Modern taxonomy is playing havoc with our plant names, and over the last few years we have seen, amongst many others, Homerias and Galaxias disappear and reappear as Moraeas, Sarcocaulons are now Monsonias, and the whole family Mesembryanthemaceae has gone into Aizoaceae! There is, no doubt, good scientific justification for these changes, but it is a pity since many of the genera that have disappeared were cohesive and instantly recognisable groups of plants. Some of the changes are reflected in our catalogue (for example Sutherlandia is now Lessertia, Homerias are sold as Moraeas), but some we have not changed as we stubbornly refuse to accept the new taxonomy! So Galaxias are still Galaxias, and Sarcocaulons are still Sarcocaulons. I suppose we will have to change eventually, but for the moment we will remain out of date.
When wandering around looking for seed, we often come across horticulturally worth while plants. On the inside of the back cover is a picture of some of our Ornithogalum hybrids which we have selected and bred, and are now being produced by Frontier lab. They have immense potential as pot plants as well as cut flowers. At present we have a colour range from dark orange through peach shades to yellow, cream and white. There must have been about 3 or 4 000 of them in flower this spring in our glasshouse – they were spectacular and we spent a fair bit of time oohing and aahing over them! The tissue culture lab is busy and doing well, as is the book business. Not only do we travel around seed hunting now, but we visit as many second hand book shops as possible looking for out of print botanical books.
In our new premises we have been be-friended by a cat. His past owner (our neighbour) moved on and left him behind, so he has more or less moved into Silverhill. All our staff look after him and give him more fuss that he can cope with!
Our human staff compliment remains the same as last year, all one year older, and they all seem to be happy with the move. Maybe having a swimming pool in the garden helps! Rachel’s mother still works for us every day, and is now muttering about the lack of a salary for all her labour!
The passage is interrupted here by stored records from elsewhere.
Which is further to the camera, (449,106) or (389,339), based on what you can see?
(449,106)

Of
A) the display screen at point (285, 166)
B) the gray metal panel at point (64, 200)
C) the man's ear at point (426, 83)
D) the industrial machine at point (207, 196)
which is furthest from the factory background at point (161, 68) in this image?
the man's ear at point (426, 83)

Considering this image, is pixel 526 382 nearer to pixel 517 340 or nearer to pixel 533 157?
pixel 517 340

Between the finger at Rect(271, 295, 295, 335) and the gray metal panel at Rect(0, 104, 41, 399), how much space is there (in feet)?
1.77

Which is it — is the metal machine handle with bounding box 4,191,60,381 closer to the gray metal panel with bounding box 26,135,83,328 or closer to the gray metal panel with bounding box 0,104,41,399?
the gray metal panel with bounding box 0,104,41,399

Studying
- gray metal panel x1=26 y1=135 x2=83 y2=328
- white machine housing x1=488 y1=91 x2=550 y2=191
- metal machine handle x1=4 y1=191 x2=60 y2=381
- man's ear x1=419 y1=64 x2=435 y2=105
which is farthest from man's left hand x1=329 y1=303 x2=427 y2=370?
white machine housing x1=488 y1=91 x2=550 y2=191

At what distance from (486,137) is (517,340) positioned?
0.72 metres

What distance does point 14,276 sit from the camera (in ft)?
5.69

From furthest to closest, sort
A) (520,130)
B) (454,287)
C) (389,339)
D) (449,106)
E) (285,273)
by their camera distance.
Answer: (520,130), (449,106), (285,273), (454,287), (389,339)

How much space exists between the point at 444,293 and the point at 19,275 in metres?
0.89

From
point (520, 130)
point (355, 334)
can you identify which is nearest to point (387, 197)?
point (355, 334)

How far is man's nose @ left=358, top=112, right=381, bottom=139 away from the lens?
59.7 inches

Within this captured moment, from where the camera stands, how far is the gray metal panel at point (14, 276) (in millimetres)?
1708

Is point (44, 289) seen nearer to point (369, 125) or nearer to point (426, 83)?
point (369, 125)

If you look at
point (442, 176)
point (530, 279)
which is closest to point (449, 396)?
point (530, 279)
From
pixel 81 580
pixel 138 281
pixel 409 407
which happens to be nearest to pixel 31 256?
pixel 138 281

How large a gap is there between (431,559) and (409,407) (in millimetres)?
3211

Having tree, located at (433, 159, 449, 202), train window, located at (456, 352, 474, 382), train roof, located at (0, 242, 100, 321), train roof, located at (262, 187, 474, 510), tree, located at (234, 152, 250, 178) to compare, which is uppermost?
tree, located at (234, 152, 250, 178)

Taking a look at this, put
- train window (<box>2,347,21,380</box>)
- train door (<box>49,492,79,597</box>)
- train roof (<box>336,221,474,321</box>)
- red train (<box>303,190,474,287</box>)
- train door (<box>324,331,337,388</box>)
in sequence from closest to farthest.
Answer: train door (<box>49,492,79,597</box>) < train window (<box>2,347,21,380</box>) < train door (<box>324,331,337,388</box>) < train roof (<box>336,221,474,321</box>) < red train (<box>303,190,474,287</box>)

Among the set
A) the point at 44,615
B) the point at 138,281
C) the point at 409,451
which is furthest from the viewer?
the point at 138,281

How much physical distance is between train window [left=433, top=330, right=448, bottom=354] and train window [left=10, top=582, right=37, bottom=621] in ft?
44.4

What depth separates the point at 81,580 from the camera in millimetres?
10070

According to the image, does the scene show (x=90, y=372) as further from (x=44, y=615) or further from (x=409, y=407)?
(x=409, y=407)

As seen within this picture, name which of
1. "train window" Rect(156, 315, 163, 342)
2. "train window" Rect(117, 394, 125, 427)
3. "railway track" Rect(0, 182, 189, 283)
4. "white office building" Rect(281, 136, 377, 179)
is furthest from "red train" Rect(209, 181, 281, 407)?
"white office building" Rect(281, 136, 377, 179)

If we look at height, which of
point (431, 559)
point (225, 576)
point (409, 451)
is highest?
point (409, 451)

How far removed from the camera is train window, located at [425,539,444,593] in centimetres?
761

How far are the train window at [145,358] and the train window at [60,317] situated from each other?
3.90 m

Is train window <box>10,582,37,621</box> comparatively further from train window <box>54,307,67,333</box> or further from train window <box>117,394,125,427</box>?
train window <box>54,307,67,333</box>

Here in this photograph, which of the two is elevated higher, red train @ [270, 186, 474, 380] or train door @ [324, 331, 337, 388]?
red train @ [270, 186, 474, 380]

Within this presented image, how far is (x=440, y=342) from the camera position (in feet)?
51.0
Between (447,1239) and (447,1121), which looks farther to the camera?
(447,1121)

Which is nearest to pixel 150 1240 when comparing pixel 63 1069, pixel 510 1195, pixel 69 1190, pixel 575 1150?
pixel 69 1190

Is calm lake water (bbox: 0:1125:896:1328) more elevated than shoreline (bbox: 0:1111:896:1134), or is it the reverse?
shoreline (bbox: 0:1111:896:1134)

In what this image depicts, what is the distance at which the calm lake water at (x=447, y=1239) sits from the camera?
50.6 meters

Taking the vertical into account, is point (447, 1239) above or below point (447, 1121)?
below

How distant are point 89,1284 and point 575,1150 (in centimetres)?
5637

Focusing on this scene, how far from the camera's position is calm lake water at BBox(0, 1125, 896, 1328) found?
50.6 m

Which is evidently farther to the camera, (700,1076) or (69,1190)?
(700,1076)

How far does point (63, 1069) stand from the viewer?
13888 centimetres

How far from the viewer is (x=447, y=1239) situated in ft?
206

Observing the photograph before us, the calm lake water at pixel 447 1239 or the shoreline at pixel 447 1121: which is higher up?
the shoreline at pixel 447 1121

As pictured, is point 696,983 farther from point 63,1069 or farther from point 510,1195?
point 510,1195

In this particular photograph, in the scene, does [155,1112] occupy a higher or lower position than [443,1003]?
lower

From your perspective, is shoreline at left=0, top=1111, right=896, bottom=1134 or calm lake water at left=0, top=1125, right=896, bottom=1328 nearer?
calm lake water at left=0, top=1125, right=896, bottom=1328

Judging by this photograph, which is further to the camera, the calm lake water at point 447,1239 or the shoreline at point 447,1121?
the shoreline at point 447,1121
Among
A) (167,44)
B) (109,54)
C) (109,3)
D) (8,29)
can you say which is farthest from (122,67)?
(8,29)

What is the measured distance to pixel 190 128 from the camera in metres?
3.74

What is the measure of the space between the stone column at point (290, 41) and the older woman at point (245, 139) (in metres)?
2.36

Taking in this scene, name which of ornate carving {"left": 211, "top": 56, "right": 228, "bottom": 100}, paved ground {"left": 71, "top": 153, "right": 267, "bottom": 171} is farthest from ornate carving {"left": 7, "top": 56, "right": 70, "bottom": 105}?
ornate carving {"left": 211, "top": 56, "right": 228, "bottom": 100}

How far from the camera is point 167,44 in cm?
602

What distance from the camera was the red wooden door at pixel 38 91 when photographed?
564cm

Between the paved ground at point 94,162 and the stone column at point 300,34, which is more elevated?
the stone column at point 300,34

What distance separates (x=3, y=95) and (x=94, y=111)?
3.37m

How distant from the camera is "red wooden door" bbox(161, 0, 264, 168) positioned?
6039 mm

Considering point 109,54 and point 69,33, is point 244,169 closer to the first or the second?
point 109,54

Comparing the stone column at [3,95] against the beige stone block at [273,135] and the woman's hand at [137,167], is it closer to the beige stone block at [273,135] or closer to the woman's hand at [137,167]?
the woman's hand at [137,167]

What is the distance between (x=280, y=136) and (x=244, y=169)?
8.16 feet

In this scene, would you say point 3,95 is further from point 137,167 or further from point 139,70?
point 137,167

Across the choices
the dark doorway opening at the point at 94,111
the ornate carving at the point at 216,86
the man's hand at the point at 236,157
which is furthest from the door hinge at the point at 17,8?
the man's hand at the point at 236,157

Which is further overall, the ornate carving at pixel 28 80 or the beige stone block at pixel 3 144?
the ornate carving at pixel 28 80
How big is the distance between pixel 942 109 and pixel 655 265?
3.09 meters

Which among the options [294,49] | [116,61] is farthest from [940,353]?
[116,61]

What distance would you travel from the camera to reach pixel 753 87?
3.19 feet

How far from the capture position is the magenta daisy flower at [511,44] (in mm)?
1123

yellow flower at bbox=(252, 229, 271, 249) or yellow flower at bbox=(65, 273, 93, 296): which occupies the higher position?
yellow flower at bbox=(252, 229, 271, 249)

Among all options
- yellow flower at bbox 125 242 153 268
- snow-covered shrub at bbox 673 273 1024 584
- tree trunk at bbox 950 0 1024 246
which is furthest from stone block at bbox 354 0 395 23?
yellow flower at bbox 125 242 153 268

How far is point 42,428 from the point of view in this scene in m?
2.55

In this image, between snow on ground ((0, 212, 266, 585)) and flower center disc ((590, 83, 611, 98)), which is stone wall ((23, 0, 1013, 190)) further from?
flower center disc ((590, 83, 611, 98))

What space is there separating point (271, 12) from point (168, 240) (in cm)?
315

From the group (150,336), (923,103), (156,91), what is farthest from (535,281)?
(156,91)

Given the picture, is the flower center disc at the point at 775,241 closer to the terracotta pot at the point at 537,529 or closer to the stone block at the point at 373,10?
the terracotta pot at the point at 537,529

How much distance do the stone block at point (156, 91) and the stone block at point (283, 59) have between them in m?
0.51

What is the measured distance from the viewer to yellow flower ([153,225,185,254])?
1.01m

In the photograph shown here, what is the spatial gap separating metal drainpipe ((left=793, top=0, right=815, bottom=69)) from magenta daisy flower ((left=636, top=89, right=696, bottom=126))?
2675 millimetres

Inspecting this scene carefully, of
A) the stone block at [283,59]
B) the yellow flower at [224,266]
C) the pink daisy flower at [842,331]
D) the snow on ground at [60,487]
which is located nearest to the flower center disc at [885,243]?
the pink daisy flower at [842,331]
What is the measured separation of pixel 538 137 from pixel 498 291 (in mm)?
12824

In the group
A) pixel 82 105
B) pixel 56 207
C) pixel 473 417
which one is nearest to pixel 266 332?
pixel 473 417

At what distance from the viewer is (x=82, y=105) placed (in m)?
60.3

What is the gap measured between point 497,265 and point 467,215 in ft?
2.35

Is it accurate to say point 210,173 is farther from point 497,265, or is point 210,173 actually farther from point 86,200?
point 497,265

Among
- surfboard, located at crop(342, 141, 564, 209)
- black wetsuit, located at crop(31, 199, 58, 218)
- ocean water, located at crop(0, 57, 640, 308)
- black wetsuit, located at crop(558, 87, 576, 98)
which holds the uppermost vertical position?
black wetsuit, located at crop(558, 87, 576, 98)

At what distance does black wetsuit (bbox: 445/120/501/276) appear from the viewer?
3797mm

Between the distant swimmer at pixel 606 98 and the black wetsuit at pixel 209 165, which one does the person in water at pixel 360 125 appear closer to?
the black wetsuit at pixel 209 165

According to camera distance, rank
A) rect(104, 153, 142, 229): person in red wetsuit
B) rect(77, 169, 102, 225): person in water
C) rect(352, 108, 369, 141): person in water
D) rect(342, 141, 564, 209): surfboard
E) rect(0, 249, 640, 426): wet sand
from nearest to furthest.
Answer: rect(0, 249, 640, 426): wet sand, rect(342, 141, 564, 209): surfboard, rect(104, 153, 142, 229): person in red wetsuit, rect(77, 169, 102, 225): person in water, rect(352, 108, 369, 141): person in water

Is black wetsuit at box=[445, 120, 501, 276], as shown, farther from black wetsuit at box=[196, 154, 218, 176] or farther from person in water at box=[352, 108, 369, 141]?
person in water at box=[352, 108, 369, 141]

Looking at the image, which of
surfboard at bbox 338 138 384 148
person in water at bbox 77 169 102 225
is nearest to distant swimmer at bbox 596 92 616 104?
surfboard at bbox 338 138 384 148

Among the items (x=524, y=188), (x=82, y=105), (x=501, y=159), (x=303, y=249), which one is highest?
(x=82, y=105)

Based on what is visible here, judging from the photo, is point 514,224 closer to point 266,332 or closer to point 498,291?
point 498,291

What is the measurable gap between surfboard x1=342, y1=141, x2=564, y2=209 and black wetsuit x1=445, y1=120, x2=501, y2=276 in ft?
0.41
When ordering, please remember to put your name and address on the order. This year we had three nameless orders which are still sitting here waiting to be claimed. Please also remember to put your full name and address on your e mails – “John” or “Jane” does not help us much! Two more requests – please order in alphabetical order as it makes completing the order much quicker and simpler, and please try to organise your order so that the Bulbs are all together, the Succulents together, etc, instead of mixing them all into one list. It really makes a huge difference to the people finding the seeds, and the people writing the invoice. Thanks.
The system with phytosanitary certificates for the USA orders seems to be working well, but we have had to increase our charges to US$3 per order. The post office official in Chicago where Rachel’s brother posts the parcels was very suspicious of all the little boxes at first, but is now perfectly happy with them.
Finally, while this catalogue is at the printer we are off to see the total solar eclipse in the far northern part of South Africa. Personally, we both think that we are a bit daft – to drive 2000km to see a 90 second period of darkness, then drive 2000km home again is not really sane! However it is the last chance in Rod’s lifetime that he will get to see a total eclipse (the next one is in 30 years time!), so off we go! We will tell you about it in the next news letter – meanwhile, happy gardening!